* **GIVEN EXERCISE**:
In the records below, locate the line containing "Looking at the image, is"; output that line and every following line through the last, exactly.

* **DATA TO PROCESS**:
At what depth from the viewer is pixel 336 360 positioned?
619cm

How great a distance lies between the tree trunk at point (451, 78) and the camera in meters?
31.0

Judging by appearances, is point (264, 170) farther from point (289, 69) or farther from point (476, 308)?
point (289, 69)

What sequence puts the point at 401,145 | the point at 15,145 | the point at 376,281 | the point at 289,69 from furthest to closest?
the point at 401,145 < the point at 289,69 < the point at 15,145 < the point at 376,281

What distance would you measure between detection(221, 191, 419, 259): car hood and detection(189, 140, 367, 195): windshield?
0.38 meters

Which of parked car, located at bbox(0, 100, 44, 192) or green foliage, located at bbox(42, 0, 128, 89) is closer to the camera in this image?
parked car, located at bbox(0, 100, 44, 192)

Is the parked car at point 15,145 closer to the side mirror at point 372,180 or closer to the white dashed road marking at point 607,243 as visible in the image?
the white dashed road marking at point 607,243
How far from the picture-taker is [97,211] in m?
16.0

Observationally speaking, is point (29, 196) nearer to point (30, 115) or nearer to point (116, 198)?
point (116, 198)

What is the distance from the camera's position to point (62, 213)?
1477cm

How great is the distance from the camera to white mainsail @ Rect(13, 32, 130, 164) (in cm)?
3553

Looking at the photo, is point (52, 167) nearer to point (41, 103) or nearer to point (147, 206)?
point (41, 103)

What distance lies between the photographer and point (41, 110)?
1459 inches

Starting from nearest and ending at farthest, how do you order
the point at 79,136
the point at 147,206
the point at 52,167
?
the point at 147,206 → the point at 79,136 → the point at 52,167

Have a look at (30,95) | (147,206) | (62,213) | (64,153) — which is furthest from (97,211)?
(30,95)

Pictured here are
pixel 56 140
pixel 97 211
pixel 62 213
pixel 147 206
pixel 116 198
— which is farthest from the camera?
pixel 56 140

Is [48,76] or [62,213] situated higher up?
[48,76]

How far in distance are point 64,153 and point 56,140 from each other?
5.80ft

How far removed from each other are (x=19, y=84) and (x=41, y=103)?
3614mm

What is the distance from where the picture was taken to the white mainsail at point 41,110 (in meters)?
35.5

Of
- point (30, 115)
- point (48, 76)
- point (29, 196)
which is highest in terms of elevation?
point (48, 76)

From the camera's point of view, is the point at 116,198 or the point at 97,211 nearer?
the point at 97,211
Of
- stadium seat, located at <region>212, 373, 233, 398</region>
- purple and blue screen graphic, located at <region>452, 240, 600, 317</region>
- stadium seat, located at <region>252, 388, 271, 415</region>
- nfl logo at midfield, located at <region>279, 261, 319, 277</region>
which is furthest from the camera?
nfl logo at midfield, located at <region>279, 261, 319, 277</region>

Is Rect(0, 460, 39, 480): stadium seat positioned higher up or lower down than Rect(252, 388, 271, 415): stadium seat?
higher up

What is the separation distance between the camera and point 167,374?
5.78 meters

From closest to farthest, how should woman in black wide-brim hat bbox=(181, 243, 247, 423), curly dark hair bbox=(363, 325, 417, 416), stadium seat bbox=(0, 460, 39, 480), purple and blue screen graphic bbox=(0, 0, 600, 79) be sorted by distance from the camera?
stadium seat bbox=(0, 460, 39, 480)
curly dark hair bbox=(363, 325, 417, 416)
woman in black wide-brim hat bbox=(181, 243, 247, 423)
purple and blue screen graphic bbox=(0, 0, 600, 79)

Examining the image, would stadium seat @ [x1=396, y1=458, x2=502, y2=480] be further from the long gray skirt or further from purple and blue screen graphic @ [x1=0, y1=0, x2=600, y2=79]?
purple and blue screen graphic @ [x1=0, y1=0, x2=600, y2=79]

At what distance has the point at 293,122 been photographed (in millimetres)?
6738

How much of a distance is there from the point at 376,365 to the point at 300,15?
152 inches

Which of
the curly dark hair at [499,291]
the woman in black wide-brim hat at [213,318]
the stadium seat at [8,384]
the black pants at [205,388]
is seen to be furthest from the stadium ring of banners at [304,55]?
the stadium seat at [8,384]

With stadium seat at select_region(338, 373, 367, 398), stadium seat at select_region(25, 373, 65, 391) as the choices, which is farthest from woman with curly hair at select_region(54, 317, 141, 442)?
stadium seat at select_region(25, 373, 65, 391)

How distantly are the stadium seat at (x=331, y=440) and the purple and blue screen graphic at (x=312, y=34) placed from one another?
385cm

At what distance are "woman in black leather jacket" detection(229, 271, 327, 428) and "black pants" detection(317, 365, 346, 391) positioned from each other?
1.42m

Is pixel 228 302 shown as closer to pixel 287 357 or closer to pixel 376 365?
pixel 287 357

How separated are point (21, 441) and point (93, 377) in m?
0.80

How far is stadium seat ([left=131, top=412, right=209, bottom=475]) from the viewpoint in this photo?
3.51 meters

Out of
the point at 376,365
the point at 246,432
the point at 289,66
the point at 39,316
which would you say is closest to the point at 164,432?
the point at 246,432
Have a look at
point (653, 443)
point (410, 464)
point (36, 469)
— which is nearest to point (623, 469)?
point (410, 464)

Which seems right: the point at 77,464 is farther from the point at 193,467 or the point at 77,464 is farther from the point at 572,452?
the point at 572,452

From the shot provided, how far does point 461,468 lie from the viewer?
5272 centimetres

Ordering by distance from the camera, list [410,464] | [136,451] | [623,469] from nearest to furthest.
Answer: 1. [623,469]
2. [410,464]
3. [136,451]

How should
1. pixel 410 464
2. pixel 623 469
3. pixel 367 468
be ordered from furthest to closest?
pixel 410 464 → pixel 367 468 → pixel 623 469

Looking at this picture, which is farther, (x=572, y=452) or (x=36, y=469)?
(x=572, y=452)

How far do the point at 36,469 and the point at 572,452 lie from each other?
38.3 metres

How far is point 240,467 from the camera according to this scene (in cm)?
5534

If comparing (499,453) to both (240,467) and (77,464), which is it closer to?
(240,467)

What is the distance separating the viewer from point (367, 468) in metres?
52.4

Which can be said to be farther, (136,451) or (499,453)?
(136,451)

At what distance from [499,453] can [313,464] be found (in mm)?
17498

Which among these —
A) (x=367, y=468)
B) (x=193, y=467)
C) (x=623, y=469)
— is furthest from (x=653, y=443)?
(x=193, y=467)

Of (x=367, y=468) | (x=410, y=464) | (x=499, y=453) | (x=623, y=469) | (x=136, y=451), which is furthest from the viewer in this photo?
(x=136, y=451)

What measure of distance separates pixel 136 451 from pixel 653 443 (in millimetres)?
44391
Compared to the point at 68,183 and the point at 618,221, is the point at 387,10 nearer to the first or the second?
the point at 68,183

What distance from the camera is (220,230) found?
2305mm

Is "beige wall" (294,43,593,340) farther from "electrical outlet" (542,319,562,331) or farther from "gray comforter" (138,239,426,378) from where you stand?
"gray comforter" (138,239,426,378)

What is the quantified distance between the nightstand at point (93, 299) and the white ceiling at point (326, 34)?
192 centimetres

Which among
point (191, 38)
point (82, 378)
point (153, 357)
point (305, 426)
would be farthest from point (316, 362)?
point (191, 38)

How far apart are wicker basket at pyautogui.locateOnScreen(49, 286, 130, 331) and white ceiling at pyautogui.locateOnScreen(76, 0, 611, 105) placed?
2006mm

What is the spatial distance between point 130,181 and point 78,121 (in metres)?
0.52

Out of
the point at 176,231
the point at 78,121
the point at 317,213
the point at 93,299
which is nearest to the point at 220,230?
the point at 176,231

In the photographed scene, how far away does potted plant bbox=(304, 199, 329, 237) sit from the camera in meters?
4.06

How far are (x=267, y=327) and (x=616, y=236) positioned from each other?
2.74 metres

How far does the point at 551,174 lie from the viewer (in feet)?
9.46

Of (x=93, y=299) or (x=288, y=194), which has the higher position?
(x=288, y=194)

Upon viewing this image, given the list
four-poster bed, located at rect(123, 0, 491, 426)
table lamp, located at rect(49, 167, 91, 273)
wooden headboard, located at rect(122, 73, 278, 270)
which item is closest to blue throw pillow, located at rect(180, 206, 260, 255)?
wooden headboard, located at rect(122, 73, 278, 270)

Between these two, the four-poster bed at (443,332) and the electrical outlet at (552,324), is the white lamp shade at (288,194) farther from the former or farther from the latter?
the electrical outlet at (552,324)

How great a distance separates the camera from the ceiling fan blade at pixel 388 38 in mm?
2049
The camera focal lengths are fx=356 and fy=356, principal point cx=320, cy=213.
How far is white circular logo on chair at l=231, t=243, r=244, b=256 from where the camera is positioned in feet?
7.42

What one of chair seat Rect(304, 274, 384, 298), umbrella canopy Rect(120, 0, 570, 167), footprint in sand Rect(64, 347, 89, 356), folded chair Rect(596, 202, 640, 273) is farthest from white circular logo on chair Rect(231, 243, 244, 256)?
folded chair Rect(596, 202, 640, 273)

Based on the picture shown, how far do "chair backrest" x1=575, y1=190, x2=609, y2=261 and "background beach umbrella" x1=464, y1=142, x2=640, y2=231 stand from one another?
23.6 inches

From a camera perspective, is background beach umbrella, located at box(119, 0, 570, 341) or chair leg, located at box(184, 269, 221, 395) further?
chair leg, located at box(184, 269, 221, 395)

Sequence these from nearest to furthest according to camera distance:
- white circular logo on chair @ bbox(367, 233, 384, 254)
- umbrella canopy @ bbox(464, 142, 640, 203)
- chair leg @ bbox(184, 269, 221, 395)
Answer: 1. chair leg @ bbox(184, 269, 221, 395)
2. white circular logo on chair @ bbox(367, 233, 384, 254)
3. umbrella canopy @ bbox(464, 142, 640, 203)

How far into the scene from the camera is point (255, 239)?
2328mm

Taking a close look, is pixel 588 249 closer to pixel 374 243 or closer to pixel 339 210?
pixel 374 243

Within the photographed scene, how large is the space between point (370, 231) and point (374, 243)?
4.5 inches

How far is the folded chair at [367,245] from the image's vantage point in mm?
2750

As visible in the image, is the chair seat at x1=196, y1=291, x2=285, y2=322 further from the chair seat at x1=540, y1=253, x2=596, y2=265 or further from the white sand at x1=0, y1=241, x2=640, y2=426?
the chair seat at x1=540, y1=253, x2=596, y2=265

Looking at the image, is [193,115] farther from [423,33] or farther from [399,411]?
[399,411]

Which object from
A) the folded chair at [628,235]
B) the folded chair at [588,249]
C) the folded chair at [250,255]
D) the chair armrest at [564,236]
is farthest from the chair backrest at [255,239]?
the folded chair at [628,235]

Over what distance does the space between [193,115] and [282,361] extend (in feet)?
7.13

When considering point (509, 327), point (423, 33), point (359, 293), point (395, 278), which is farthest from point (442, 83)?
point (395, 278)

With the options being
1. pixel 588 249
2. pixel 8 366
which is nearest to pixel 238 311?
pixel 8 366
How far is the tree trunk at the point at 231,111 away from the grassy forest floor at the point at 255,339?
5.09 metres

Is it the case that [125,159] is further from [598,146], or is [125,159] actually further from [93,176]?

* **FULL OUTPUT**:
Looking at the image, is [193,115] farther from [423,33] or farther from [399,411]?
[399,411]

Which object from
A) the folded chair at [628,235]
B) the folded chair at [588,249]
C) the folded chair at [250,255]
D) the chair armrest at [564,236]
is farthest from the chair backrest at [255,239]?
the folded chair at [628,235]

Over what distance does the space between [193,115] and [282,361] extend (in feet)?
7.13

When considering point (509, 327), point (423, 33), point (359, 293), point (395, 278), which is farthest from point (442, 83)?
point (395, 278)

With the options being
1. pixel 588 249
2. pixel 8 366
which is nearest to pixel 238 311?
pixel 8 366
How far is the tree trunk at the point at 231,111 away from the grassy forest floor at the point at 255,339?
5.09 metres

Is it the case that [125,159] is further from [598,146], or is [125,159] actually further from [93,176]?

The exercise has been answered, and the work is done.